> _ACTION ITEM_
The material below holds the lines to copy: from the one with "Life on the UC Davis Student Farm" up to and including the one with "An Armadillo by InfinityFangX". Copy them exactly and skip the pictures.

> _DATASET EXTRACT_
=== Begin Enclosure ===

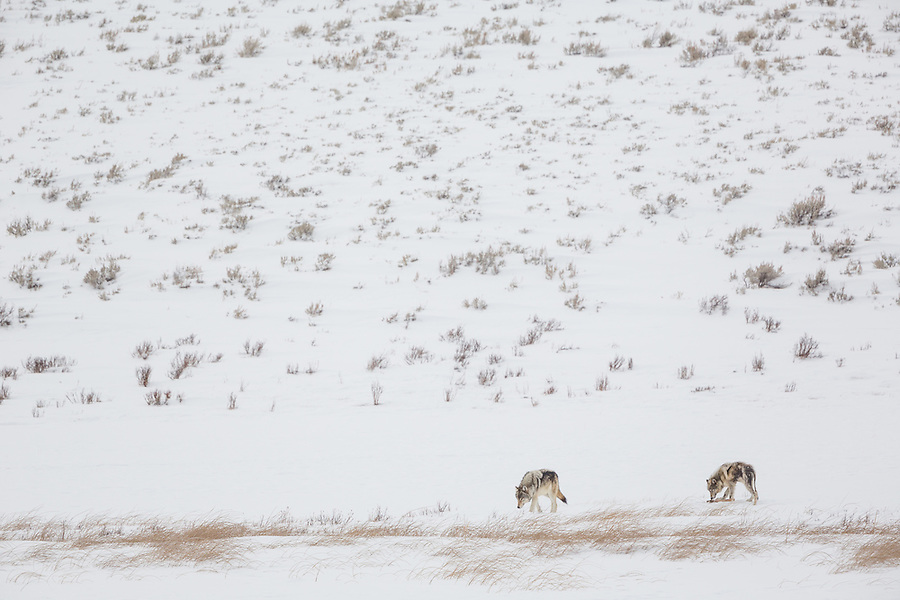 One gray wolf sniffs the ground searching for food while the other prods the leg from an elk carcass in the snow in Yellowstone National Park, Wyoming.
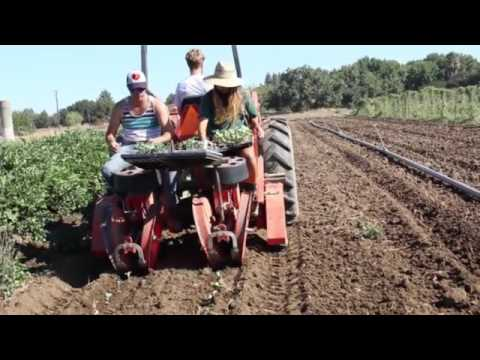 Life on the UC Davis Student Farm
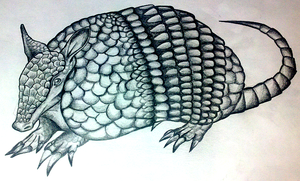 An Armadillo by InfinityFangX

=== End Enclosure ===
=== Begin Enclosure ===

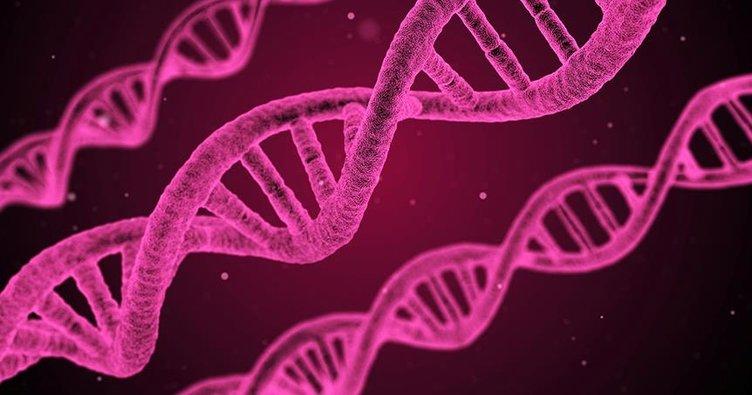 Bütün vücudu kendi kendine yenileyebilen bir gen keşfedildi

=== End Enclosure ===

> _EXPECTED OUTPUT_
 Life on the UC Davis Student Farm
 An Armadillo by InfinityFangX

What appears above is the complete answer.